Exercise requirements:
• 1. In the article on the teen diabetes study, what share of the teens suffered serious complications?
• 2. Continue the article on the teen diabetes study from where it stops.

Excerpt Start Marker

A major study released Sunday tested several ways to manage blood sugar in teens newly diagnosed with diabetes and found that nearly half of the teens failed to control their blood sugar within a few years and that 1 in 5 suffered serious complications. The results spell trouble for a nation facing rising rates of "diabesity," Type 2 diabetes brought on by obesity.
The federally funded study is the largest look at how to treat diabetes in teens. Earlier studies have focused mostly on adults, and most diabetes drugs aren't even approved for youths. The message is clear: Prevention is everything.
"Don't get diabetes in the first place," saidDr. PhilZeitler of the University of Colorado, one of the study leaders.
A third of American children and teens are overweight or obese. They are at higher risk of developing Type 2 diabetes, in which the body can't make enough insulin or can't use what it does make to process sugar from food. Until the rise of the obesity epidemic, doctors rarely saw children with Type 2 diabetes. The more common kind of diabetes in children is Type 1, which used to be called juvenile diabetes.
Doctors usually start Type 2 treatment with metformin, a pill to lower blood sugar. If it still can't be controlled, other drugs and daily insulin shots may be needed. The longer blood sugar runs rampant, the greater the risk of vision loss, nerve damage, kidney failure, limb amputation, even heart attacks and strokes.
The goal of the study was simple: What's the best way for teens to keep diabetes in check?

Excerpt End Marker
Record extracts Start Marker

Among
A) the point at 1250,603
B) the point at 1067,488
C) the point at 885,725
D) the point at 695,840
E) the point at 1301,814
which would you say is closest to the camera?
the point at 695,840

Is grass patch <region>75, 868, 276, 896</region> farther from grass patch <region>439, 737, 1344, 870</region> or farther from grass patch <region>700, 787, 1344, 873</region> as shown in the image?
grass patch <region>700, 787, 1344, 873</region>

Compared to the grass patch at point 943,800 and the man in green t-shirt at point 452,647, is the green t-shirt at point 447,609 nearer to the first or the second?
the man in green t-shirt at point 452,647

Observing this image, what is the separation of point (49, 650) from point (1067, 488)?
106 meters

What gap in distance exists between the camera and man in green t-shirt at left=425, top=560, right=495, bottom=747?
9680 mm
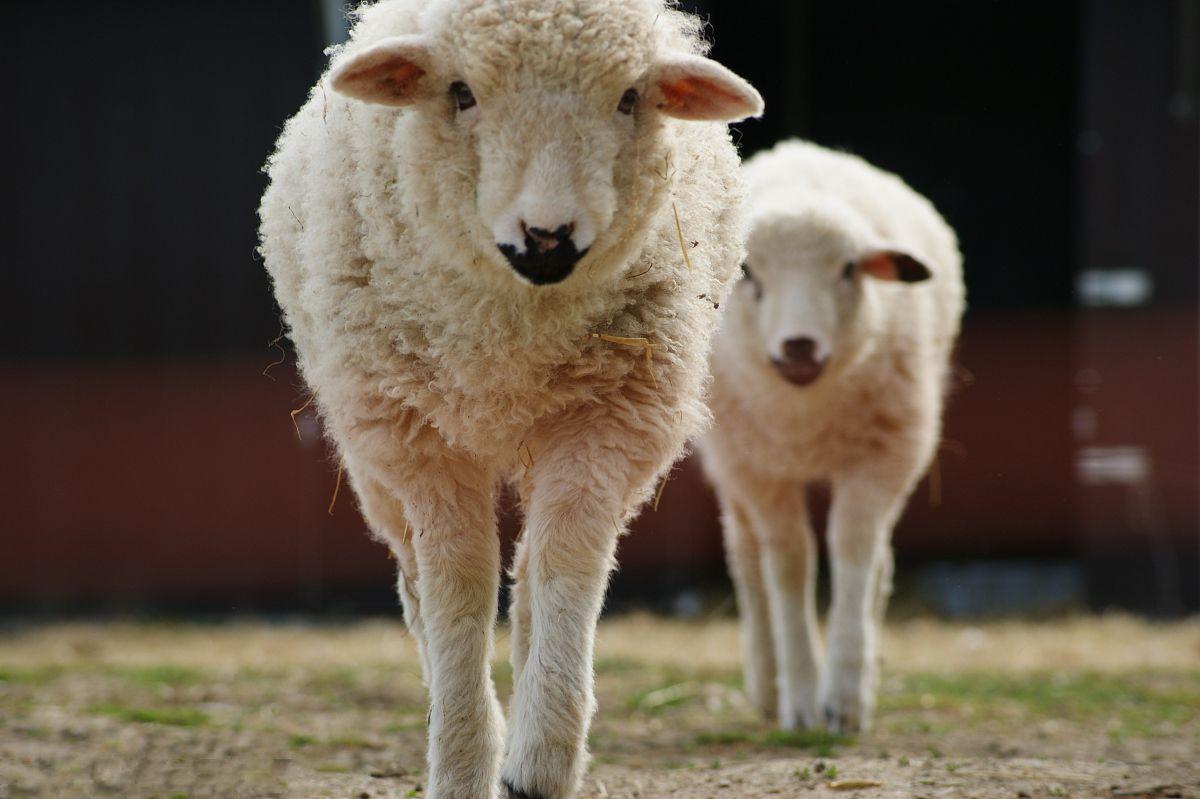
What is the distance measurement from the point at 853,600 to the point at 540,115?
2849 millimetres

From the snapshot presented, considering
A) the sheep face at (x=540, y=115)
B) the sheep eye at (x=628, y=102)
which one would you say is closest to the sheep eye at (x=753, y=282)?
the sheep face at (x=540, y=115)

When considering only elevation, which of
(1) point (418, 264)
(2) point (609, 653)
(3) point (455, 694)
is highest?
(1) point (418, 264)

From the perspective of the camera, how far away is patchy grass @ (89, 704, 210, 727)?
16.0 ft

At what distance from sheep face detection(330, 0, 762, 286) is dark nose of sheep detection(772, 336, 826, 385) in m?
1.91

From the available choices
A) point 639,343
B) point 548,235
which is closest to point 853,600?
point 639,343

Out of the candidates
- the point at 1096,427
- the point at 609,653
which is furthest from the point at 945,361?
the point at 1096,427

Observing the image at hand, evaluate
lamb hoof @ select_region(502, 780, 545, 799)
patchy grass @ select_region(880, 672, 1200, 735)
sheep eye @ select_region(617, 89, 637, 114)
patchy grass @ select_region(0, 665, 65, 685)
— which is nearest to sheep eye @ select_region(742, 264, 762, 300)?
patchy grass @ select_region(880, 672, 1200, 735)

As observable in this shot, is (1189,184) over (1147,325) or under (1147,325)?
over

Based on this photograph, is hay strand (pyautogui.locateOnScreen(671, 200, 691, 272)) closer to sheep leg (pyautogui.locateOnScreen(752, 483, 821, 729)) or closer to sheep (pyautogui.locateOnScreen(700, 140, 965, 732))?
sheep (pyautogui.locateOnScreen(700, 140, 965, 732))

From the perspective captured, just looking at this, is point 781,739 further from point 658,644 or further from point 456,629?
point 658,644

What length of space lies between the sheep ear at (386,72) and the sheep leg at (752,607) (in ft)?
9.50

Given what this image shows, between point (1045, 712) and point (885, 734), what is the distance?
940 millimetres

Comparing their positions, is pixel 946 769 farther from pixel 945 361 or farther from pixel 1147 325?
pixel 1147 325

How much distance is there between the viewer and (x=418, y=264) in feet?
10.8
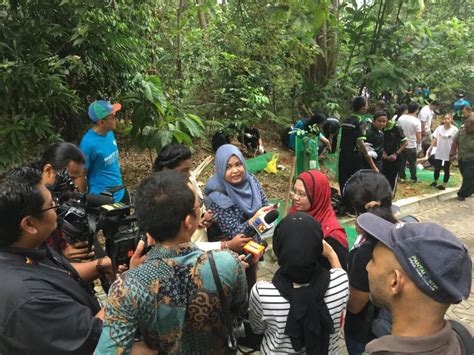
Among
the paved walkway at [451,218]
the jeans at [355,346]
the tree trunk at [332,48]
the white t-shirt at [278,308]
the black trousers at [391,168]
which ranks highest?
the tree trunk at [332,48]

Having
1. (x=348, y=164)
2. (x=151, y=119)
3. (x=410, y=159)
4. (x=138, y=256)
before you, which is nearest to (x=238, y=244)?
(x=138, y=256)

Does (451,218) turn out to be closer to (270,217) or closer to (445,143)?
(445,143)

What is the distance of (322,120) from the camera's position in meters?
6.79

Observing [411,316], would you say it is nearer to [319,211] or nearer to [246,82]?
[319,211]

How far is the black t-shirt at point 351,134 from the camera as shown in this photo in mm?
5625

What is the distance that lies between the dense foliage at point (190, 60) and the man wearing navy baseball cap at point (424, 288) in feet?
9.04

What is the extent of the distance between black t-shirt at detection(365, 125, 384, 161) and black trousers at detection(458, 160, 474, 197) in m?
2.06

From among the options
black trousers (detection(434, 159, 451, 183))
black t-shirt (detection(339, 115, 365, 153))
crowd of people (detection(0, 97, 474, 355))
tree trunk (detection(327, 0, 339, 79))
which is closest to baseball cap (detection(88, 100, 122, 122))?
crowd of people (detection(0, 97, 474, 355))

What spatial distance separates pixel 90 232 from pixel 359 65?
796 cm

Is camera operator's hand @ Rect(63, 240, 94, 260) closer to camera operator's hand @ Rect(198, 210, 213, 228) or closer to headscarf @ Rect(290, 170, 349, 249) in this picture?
camera operator's hand @ Rect(198, 210, 213, 228)

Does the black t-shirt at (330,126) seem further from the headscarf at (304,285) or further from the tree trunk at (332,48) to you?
the headscarf at (304,285)

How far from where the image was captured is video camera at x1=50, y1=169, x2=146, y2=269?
6.22 ft

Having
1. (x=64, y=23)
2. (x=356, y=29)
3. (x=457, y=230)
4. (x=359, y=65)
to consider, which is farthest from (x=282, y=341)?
(x=359, y=65)

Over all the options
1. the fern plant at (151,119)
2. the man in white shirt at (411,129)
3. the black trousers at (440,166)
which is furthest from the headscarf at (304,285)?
the black trousers at (440,166)
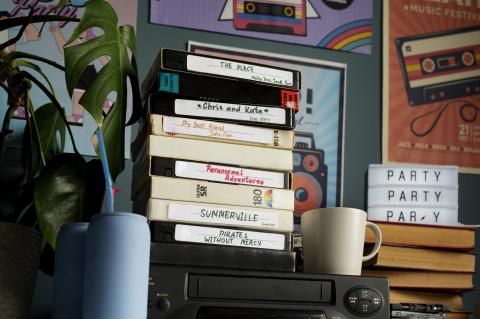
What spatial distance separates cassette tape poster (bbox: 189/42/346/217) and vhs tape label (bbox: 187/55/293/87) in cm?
38

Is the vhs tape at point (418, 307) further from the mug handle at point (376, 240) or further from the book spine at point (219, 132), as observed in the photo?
the book spine at point (219, 132)

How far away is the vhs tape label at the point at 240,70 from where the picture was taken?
1.04 meters

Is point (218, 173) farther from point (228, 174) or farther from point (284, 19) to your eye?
point (284, 19)

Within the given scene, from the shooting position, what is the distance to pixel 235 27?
58.0 inches

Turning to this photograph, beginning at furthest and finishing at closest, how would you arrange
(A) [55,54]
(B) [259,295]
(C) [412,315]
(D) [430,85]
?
1. (D) [430,85]
2. (A) [55,54]
3. (C) [412,315]
4. (B) [259,295]

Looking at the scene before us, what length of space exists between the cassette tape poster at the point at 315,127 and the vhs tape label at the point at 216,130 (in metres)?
0.41

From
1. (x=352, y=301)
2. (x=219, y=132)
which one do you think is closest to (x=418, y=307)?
(x=352, y=301)

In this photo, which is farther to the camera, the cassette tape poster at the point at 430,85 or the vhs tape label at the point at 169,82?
the cassette tape poster at the point at 430,85

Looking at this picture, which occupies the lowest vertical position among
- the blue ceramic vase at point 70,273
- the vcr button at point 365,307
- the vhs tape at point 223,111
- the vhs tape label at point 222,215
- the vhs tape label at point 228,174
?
the vcr button at point 365,307

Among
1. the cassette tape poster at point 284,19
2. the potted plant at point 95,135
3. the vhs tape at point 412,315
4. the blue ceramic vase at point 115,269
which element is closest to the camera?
the blue ceramic vase at point 115,269

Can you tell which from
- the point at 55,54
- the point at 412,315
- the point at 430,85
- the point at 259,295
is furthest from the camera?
the point at 430,85

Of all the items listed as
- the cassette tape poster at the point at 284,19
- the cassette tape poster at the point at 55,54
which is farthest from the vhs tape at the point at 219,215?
the cassette tape poster at the point at 284,19

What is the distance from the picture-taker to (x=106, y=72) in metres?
0.95

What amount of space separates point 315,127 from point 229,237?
55 cm
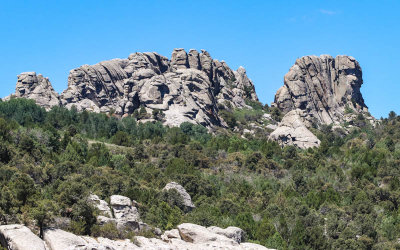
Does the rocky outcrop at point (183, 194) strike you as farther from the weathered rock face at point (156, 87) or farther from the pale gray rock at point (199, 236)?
the weathered rock face at point (156, 87)

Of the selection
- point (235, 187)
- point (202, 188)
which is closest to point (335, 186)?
point (235, 187)

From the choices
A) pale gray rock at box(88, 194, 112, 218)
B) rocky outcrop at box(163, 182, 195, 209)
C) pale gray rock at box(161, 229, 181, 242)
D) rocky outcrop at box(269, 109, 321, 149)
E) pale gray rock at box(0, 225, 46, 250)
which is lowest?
pale gray rock at box(0, 225, 46, 250)

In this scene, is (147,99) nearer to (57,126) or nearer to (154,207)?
(57,126)

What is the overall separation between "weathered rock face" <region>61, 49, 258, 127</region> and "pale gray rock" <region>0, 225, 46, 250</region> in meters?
105

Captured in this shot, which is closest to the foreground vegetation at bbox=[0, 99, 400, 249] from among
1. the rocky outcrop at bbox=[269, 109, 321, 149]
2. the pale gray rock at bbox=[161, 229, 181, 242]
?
the rocky outcrop at bbox=[269, 109, 321, 149]

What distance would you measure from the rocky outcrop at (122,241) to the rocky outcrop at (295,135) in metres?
82.3

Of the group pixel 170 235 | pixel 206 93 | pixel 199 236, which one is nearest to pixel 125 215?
pixel 170 235

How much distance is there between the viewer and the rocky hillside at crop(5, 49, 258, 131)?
147875 millimetres

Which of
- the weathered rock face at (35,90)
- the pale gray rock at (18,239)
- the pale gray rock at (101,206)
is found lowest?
the pale gray rock at (18,239)

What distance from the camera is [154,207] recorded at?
6819 cm

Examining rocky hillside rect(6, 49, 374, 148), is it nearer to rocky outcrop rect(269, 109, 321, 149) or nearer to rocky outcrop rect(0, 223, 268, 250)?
rocky outcrop rect(269, 109, 321, 149)

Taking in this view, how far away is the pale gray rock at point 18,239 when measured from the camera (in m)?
37.0

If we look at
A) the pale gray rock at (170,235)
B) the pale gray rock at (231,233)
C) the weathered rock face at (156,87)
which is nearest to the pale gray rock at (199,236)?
the pale gray rock at (170,235)

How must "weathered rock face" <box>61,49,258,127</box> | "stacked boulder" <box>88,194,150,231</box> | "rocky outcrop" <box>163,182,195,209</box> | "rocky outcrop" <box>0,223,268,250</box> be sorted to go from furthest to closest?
"weathered rock face" <box>61,49,258,127</box>, "rocky outcrop" <box>163,182,195,209</box>, "stacked boulder" <box>88,194,150,231</box>, "rocky outcrop" <box>0,223,268,250</box>
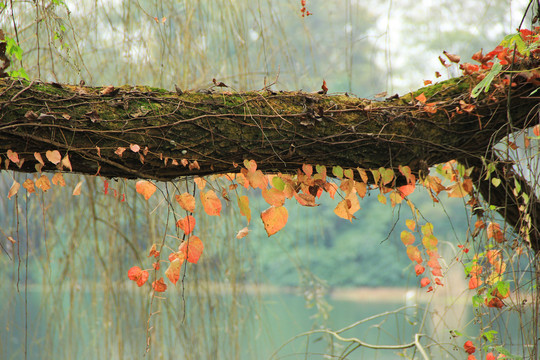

Record extracts End Marker

Answers in order:
• 1. 1 in 5

• 2.
The study involved 699 overweight and obese teens recently diagnosed with diabetes. All had their blood sugar normalized with metformin, then received one of three treatments to try to maintain that control: metformin alone, metformin plus diet and exercise counseling, or metformin plus a second drug, Avandia.
After nearly four years, half in the metformin group were not able to maintain blood sugar control. The odds were a little better for the group that took the two drugs but not much different for those in the lifestyle group.
Even so, Zeitler said, doctors would not recommend the combination drug therapy because Avandia has been linked to higher risk of heart attacks in adults. Those risks became known after this study began.
Another study leader from Children's Hospital Los Angeles, Dr. Mitchell Geffner, agreed that Avandia can't be recommended for teens, but said the study made clear they would need more than metformin to control their disease.
"A single pill or single approach is not going to get the job done," he said.
Among all the teens in the study, 1 in 5 had a serious complication such as very high blood sugar, usually landing them in the hospital.
The results were published online Sunday by the New England Journal of Medicine and presented at a pediatric meeting in Boston. The National Institutes of Health funded the study and drug companies donated the medications.